Jonathan deutete einen Gruß an, denn er wollte zumindest nicht unhöflich sein. Doch dann drehte er sich, bereits im Gehen, wieder nach dem Vater um.

„Eine Frage habe ich noch", begann er. Schlomo reagierte zunächst mit einem freundlichen Lächeln, das allerdings nicht von langer Dauer war. „Wie ist es, sein Kind zu schlagen", begann Jonathan. Seine Stimme war hart und ohne jedes Gefühl. „Wie ist es, zu spüren, wie sich sein kleiner Körper verzweifelt unter der Rute windet?" Er wartete kurz. Und da Schlomo nicht gleich reagierte, fügte er zynisch hinzu. „Ist es ein gutes Gefühl?" Dann standen sie einander gegenüber. Sie waren ungefähr gleich groß, von der gleichen kräftigen Statur, zwei Männer, aufgewachsen in der gehobenen Gesellschaft, gewohnt, Befehle zu erteilen.
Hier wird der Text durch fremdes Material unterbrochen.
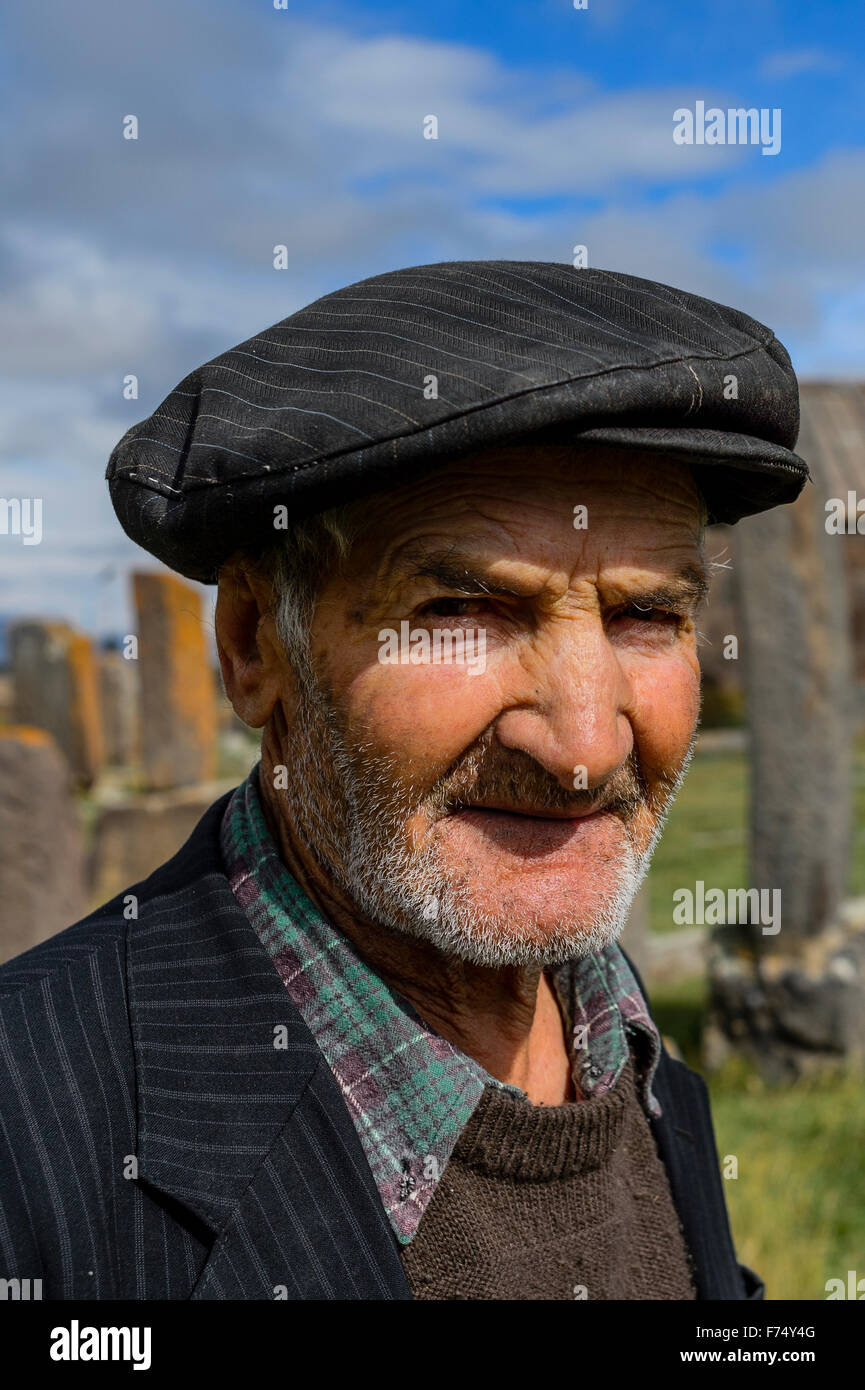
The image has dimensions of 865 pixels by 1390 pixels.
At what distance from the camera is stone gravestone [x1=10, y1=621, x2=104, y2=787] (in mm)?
16938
„Ich habe dich zu einem guten und rechtschaffenen Mann erzogen", gab Schlomo irgendwann zurück. Seine Worte klangen sachlich und waren frei von jener Selbstgefälligkeit, die Jonathan am meisten am Vater verabscheute. Trotzdem gab er sich mit der Antwort nicht zufrieden.